The Living Room Frog is a little known species found, to the best of my knowledge, only in a few isolated locations within the city of Vancouver. Their exact population size is unknown, varying from lots to a few, but they do seem to be found in groups of three. They are adept at hiding, but sometimes you just have to look in the right way and you’ll find one. They hide under cushions, in the couch, under the rug, and in lampshades. When venturing outside, they like to hide under leaves, with rocks, and in the cracks of sidewalks. However, they are easily scared, and prefer above all else to hide in the comfort of familiarity – in a Mommy’s Purse.
They are small, only around a 3 year old’s handful, and are typically green. Like other frogs, they say “ribbit,” but you have to listen closely to hear them.
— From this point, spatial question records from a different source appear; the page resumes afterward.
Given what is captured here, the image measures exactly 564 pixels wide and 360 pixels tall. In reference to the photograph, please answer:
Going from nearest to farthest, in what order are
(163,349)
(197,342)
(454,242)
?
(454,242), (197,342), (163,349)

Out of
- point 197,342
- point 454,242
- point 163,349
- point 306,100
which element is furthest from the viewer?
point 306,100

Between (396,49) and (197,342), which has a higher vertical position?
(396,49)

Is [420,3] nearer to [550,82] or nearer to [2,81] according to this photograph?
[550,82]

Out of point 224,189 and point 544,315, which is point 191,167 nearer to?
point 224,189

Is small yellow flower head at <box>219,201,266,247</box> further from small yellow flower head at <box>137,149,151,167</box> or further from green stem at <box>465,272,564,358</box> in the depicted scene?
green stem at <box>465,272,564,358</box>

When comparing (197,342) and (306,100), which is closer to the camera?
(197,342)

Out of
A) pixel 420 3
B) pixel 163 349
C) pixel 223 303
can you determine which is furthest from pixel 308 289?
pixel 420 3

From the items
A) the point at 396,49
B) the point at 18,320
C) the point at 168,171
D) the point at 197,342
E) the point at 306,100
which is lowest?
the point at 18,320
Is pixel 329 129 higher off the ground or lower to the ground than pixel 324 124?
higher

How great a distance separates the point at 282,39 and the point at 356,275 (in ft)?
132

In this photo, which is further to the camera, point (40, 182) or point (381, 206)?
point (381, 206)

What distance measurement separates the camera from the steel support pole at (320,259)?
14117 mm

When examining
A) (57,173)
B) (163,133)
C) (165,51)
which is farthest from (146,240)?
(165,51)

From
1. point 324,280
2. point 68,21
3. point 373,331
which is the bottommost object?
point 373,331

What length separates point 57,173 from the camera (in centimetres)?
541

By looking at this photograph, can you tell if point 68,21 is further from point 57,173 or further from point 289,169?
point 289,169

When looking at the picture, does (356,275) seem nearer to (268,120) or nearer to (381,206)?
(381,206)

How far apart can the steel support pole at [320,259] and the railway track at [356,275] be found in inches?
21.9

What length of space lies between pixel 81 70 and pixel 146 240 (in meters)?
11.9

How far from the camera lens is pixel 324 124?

I hypothesize that the Living Room Frog’s vocalizations are within that range of hearing lost to anyone over around 18, higher pitched than a mosquito’s (or preschooler’s) whine. They are quite active, and can jump quickly from one place to another, thus avoiding being caught by those of us who can’t quite see them. Their diet is still unobserved, although it is possible that they appreciate chewing gum, as Cameron feels it his duty to warn them to not eat mine while they hide in my purse.
As of yet, these diurnal critters appear to be friendly and non-threatening. As far as I can tell, the Living Room Frog is like other frogs, and lacks teeth, but given that I suspect they are related to Tad, Lily and Leap (the frogs from the Leapfrog children’s toys), who have big white-toothed smiles, it is entirely possible that they share similar dentition to humans. The good news is that the Leapfrog family’s teeth are not sharp.
They like to be kissed.
I wish I could post a picture of one, but they are exceptionally difficult to capture on film.